Print the lines starting with the one that contains "In this scene" and continuing through the final line, copying each one exactly.

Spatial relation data
_ _ _ _ _

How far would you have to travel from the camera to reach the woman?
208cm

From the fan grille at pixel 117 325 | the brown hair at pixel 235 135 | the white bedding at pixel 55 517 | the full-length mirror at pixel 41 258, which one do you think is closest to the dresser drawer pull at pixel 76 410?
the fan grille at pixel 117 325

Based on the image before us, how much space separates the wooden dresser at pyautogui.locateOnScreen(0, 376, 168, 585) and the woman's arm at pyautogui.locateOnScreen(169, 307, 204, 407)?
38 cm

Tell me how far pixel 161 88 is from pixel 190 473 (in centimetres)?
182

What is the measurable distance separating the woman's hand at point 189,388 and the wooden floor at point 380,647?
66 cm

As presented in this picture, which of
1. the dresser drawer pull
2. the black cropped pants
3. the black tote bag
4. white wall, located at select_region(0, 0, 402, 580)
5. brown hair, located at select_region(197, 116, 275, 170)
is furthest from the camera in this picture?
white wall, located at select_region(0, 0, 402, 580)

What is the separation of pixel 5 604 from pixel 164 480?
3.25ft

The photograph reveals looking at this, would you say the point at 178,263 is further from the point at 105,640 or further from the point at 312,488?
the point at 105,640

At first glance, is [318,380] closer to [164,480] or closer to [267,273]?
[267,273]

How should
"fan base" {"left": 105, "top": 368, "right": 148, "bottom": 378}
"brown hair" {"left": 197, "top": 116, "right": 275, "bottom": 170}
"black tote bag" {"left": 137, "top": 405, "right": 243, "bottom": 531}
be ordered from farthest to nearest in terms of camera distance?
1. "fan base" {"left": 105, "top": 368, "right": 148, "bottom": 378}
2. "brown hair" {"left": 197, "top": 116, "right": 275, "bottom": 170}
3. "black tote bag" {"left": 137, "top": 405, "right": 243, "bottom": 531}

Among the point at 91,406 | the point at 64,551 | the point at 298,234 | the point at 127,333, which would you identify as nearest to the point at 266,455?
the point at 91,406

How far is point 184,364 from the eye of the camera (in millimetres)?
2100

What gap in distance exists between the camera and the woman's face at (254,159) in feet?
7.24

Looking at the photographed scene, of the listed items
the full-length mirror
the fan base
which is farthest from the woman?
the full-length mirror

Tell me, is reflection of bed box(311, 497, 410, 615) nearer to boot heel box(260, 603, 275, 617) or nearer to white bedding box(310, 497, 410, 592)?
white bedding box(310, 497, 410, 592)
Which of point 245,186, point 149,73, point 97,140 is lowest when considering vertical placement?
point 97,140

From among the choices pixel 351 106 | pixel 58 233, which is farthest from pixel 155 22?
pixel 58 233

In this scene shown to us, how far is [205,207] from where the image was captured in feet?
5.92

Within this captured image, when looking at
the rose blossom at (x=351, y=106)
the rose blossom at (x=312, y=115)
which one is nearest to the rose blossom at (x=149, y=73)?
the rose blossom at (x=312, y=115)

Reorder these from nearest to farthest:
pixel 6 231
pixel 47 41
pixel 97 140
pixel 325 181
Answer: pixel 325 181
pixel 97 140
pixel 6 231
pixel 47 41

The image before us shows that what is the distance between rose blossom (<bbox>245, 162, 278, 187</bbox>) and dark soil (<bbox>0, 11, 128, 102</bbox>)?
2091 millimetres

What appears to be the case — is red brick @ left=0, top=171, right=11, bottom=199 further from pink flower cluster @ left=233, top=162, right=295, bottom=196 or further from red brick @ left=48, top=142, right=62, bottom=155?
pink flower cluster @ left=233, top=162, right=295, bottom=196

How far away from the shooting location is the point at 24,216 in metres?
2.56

_ _ _ _ _

### FULL OUTPUT
In this scene shown to us, how far is [205,207] from where the image was captured in feet?
5.92

Within this captured image, when looking at
the rose blossom at (x=351, y=106)
the rose blossom at (x=312, y=115)
which one is nearest to the rose blossom at (x=149, y=73)?
the rose blossom at (x=312, y=115)

Reorder these from nearest to farthest:
pixel 6 231
pixel 47 41
pixel 97 140
pixel 325 181
Answer: pixel 325 181
pixel 97 140
pixel 6 231
pixel 47 41

The image before us shows that what is the distance between rose blossom (<bbox>245, 162, 278, 187</bbox>) and dark soil (<bbox>0, 11, 128, 102</bbox>)?
2091 millimetres

What appears to be the case — is red brick @ left=0, top=171, right=11, bottom=199 further from pink flower cluster @ left=233, top=162, right=295, bottom=196 or further from red brick @ left=48, top=142, right=62, bottom=155?
pink flower cluster @ left=233, top=162, right=295, bottom=196

How far away from the shooting location is the point at 24,216 in metres?
2.56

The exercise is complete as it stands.